As more businesses begin to experience these benefits and the use of AI becomes more prevalent and ubiquitous, it will become more critical to leverage it in a responsible way. Responsible AI has in recent years become a key theme in the enterprise AI market, as more companies struggle with challenges in governance, security and compliance.
Using AI responsibly
South Africa has an innovation mindset and is wellplaced to take advantage of AI tools, but it is critical for business leaders not to delegate the responsibility for AI and other technologies elsewhere in the business – they need to understand the risks and opportunities associated with these technologies, and look at the business through this lens and with a technological mindset.
We have developed a set of AI principles to help business leaders understand these risks and opportunities. The principles aim to act as an ethical framework against which AI solutions are developed and deployed for the benefit of all, and are made up of four core principles – fairness, reliability and safety, privacy and security, and inclusiveness. These are underpinned by two foundational principles: transparency and accountability.
Combining these principles to leverage the technology in a responsible way with a technological mindset and understanding of both the risks and opportunities of AI has the potential to not only drive widespread business value, but also create benefits for broader society.
Securing the future of AI
As consumption of products and services built around AI and machine learning (ML) increases, specialised actions must be undertaken to safeguard not only the business and its data, but also to protect its AI and algorithms from abuse, trolling and extraction.
Practising responsible AI by design does not eliminate all risks, but it does encourage organisations, leaders and developers to be clear about any limitations, account for intended uses and potential misuses, and think expansively about how to secure the benefits of a system and guard against its risks.

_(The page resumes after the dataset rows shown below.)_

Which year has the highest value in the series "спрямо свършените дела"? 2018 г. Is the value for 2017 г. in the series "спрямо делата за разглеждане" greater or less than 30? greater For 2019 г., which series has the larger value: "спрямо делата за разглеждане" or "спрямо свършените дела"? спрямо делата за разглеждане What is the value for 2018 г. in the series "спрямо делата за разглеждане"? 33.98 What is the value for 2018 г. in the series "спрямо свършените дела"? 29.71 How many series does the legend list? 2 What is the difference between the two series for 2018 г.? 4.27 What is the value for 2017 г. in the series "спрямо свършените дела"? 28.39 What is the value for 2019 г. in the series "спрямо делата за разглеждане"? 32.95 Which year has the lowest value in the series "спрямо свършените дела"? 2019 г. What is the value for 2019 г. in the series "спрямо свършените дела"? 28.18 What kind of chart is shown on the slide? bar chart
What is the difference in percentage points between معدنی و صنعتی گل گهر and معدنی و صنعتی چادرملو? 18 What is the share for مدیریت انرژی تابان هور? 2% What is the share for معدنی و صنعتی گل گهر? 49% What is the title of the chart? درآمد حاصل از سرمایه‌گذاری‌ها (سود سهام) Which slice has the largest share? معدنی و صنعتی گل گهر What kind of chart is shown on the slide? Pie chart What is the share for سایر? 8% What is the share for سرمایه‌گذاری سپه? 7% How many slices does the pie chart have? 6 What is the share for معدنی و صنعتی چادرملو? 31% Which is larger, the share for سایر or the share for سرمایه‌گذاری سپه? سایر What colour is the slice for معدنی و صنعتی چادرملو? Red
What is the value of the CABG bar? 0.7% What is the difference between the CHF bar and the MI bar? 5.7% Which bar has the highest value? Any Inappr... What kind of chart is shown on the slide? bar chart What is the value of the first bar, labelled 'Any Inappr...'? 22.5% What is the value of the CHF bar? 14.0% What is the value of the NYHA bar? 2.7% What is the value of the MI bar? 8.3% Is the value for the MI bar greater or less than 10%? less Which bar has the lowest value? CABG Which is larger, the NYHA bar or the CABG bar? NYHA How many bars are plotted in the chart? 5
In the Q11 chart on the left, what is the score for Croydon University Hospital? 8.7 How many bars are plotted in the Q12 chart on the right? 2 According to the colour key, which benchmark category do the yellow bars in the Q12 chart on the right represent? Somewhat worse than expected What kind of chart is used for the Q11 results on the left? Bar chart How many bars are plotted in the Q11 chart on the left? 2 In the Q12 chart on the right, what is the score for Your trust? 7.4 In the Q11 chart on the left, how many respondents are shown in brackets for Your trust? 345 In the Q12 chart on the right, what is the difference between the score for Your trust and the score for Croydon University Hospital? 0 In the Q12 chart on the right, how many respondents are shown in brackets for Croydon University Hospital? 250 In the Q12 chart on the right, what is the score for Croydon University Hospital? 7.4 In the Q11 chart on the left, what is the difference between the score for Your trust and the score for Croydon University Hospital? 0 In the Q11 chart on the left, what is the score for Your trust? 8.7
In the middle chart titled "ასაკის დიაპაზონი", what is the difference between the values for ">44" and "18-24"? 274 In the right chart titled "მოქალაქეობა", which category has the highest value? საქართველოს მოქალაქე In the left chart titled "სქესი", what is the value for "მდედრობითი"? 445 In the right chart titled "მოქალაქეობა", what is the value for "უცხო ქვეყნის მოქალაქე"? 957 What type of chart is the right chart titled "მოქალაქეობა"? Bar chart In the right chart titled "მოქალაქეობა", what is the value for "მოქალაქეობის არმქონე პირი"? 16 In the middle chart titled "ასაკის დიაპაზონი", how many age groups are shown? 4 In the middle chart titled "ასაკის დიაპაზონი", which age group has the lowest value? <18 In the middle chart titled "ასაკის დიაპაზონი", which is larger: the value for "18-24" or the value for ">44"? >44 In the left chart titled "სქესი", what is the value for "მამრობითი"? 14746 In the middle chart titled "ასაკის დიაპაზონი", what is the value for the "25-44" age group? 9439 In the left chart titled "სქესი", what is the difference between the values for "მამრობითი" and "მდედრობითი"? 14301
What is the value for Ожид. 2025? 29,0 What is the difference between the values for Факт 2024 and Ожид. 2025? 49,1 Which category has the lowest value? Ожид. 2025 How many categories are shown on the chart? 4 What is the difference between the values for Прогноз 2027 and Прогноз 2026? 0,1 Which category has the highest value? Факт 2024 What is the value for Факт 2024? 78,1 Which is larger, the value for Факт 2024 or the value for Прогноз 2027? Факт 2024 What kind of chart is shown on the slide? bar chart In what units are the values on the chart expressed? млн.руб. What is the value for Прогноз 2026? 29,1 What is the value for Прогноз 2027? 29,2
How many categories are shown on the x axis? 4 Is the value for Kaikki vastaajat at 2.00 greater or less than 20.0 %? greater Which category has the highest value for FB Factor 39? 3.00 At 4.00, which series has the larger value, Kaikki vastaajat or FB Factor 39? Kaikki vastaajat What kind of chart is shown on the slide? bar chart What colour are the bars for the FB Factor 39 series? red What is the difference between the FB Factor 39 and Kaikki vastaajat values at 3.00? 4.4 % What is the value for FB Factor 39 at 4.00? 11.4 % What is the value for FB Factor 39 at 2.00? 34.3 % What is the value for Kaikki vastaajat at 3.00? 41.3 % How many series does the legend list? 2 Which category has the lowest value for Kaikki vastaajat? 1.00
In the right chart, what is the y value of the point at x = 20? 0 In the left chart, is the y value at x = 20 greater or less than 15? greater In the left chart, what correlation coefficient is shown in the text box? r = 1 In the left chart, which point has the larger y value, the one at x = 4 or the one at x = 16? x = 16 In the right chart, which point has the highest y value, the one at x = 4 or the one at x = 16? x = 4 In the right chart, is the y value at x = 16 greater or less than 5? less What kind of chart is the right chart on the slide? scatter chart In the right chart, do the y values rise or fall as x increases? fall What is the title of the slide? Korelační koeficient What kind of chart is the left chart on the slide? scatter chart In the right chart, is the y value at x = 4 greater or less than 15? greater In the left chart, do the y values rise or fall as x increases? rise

With the right guardrails, cutting-edge technology can be safely introduced to the world to help businesses accelerate their digital innovation to become more agile, resilient and competitive in an unpredictable economy.
Effective AI regulations
History teaches us that transformative technologies like AI require new rules of the road.
Proactive, self-regulatory efforts by responsible companies will help pave the way for these new laws, but we know that not all organisations will adopt responsible practices voluntarily.
Countries and communities will need to use democratic law-making processes to engage in whole-of-society conversations about where the lines should be drawn to ensure that people have protection under the law.
Effective AI regulations should centre on the highest risk applications and be outcomes-focused and durable in the face of rapidly advancing technologies and changing societal expectations. To spread the benefits of AI as broadly as possible, regulatory approaches around the globe will need to be interoperable and adaptive, just like AI itself.
As AI becomes a critical tool for organisations and individuals to stay productive, improve operational efficiencies and build resiliency to remain competitive, a commitment to listening, learning and improving is paramount.
Wide-ranging and deep conversations are needed as well as a commitment to joint action to define the guardrails for the future. By working together, we will gain a more complete understanding of the concerns that must be addressed and the solutions that are likely to be the most promising. Now is the time to partner on the rules of the road for AI.